Spring 2003 Database Qualifier Exam

Answer any 7 questions. If you have to make any assumptions, state them clearly and proceed.

Question 1 - (Data Models, Mapping)

You are given a relational DBMS like Oracle or DB2. You have been asked to design an interface/mapping tool that allows users to view the data as ER and EER diagrams on top of this RDBMS. This tool will present the underlying data in the form of ER/EER schemas and will enable an ER model-based query language for specification of queries (could be like SQL or like QBE). Under this scenario, answer the following-

(a) Discuss what type of information you will need the dba/db designers to supply about the underlying tables so that they can be “reverse engineered’ into ER schemas. Give an example of a difficult reverse mapping situation and why it is difficult to “automatically” map it into ER without user intervention. Discuss what additional information you will need from humans to enable proper reverse engineering.
(b) Propose a design of a catalog that contains the relevant mapping details for the above reverse engineering.
(c) Show an example of an ER-schema-view-based query involving select/project/join and one that would require some form of aggregation and say narratively how it gets mapped onto the relational schema. (invent any notation for ER/EER-query specification that is similar to SQL or QBE on the fly! Do not worry about exact syntax).
 
Question 2 - (Relational Database Design)

Given a relational database with relations, R1, R2, …, Rn, and an associated set of Functional Dependencies, F1, F2, …, Fn.

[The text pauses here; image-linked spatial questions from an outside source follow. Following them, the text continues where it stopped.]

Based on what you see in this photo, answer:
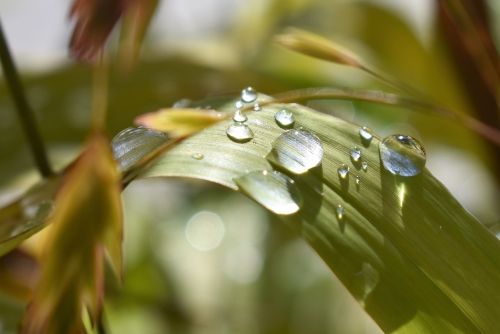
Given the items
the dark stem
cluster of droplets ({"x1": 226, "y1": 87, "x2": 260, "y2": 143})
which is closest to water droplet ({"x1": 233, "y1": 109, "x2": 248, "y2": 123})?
cluster of droplets ({"x1": 226, "y1": 87, "x2": 260, "y2": 143})

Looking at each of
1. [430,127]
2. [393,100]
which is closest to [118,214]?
[393,100]

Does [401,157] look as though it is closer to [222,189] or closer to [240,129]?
[240,129]

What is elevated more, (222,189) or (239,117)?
(239,117)

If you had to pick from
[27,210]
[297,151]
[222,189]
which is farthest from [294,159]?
[222,189]

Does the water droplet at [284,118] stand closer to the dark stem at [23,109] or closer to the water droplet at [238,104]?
the water droplet at [238,104]

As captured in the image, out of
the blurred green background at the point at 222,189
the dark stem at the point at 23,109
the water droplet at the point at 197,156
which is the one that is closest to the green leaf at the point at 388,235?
the water droplet at the point at 197,156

All the relations are in Boyce-Codd Normal Form (BCNF).  Now, consider each of the following relational algebra operators in turn: projection, selection, Cartesian product, natural join, outer join, difference, intersection, union, and outer union.  For each operator, determine whether it is possible to create a query result, which is not in BCNF.  Justify your answers, i.e., if it is not possible, then explain why not, and if it is possible, then give an example showing that the result is not in BCNF.  (Caution: remember that being in a normal form is an intentional property, not an extentional one.)

Question 3 - (Query Processing and Optimization)

Consider a relation R(A,B) stored using a partitioned hash organization.  The hash table contains 1024 blocks (buckets), and the tuples (records) are stored in these blocks. To store tuple (a,b), we apply hash function h1 for a, obtaining X bits. Then we apply hash function h2 on b, obtaining 10-X bits. The bits are concatenated, obtaining a 10 bit hash that identifies the block where (a,b) is placed. Suppose that 20% of the queries on R are of the form Q1: SELECT * from R where A=a, and 80% of the queries are of the form Q2: SELECT * from R where B=b where a and b are constants.
a) How many blocks are accessed by the Q1 queries? How many by the Q2 queries?  (hint: your answer will be a function of X.)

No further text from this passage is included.